DATA EXTRACT »
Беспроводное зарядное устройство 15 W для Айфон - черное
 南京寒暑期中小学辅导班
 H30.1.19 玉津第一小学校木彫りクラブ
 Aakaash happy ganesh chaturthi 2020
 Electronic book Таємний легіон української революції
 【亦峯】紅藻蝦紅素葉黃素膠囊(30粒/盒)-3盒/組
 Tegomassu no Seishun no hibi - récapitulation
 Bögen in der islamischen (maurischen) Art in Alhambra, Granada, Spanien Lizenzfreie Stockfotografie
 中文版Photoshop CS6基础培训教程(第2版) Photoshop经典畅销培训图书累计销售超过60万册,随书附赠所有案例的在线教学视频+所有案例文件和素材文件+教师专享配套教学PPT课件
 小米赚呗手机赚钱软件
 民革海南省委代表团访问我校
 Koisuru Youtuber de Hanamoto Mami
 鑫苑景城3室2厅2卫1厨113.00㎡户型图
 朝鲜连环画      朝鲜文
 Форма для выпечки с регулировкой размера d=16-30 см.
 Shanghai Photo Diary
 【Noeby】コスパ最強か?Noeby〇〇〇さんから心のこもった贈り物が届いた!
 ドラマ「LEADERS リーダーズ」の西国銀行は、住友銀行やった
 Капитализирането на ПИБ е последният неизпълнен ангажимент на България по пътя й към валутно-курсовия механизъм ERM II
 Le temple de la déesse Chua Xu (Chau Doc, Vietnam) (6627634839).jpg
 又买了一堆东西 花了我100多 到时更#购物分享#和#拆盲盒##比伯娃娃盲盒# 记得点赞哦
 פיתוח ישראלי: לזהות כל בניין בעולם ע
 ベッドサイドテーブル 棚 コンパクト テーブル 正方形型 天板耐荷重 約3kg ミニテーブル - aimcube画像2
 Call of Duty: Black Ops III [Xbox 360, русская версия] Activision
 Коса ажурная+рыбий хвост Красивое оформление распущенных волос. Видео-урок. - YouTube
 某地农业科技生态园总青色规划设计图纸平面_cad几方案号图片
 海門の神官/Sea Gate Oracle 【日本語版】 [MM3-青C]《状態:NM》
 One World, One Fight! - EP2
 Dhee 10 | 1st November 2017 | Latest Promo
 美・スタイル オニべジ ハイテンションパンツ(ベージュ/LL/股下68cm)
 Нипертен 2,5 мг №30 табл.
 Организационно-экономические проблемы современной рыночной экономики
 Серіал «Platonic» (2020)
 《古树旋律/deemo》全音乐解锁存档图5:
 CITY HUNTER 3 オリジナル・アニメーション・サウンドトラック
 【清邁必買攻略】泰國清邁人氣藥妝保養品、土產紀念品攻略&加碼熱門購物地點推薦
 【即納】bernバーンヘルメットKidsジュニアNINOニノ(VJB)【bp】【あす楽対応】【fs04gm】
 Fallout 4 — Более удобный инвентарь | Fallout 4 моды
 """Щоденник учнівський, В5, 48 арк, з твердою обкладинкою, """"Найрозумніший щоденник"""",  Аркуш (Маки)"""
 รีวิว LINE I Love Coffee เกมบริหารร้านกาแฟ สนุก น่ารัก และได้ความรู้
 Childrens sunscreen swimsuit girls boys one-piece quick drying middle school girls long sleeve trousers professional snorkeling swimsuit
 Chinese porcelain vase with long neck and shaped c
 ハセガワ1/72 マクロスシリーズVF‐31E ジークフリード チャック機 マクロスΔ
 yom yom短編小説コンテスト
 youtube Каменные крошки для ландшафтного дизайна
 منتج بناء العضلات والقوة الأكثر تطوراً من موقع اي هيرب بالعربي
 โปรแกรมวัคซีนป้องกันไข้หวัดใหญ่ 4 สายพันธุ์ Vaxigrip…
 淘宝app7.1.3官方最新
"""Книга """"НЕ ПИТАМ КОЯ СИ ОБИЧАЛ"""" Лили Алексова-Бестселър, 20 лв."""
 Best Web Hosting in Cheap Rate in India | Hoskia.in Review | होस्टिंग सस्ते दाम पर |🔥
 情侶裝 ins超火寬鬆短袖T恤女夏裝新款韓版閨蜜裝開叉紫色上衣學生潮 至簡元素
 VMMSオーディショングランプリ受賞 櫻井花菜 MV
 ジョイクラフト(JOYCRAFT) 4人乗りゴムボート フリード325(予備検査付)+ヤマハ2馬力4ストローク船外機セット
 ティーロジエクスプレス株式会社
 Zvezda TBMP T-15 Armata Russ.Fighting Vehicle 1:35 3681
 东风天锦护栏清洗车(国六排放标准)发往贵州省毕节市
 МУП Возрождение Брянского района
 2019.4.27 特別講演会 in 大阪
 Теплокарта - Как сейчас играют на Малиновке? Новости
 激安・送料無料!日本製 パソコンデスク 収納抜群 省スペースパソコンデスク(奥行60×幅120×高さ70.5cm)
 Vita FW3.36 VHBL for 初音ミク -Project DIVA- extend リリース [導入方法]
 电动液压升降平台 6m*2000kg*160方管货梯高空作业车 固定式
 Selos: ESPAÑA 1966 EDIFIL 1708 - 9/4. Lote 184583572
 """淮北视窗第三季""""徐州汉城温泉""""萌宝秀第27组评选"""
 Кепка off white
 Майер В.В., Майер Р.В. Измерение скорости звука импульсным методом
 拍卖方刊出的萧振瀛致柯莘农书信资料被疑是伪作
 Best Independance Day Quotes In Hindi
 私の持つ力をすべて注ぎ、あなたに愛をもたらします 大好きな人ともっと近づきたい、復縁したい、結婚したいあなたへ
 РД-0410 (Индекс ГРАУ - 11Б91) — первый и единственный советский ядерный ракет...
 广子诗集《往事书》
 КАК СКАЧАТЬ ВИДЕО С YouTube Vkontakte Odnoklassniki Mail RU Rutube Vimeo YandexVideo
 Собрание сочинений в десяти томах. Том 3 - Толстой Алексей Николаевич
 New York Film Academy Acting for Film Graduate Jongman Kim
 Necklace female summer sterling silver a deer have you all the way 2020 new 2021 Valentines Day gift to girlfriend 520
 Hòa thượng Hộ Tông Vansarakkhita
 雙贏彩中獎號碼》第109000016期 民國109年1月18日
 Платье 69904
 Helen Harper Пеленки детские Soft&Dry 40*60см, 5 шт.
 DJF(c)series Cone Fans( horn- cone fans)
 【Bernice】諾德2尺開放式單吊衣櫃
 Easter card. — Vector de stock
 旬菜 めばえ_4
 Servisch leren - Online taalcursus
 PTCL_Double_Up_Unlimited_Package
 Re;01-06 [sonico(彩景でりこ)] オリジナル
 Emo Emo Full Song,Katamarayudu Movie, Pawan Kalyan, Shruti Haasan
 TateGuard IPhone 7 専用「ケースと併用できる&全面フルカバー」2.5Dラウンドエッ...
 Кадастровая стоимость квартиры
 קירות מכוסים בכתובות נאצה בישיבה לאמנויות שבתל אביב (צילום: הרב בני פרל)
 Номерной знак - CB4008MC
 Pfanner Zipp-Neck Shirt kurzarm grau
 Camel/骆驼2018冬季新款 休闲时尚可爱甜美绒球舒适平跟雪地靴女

WHAT TO WORK ON »
Which lines in the listing above include the string "オリジナル"? Copy each of them.

REPLY TO THE EXERCISE »
 CITY HUNTER 3 オリジナル・アニメーション・サウンドトラック
 Re;01-06 [sonico(彩景でりこ)] オリジナル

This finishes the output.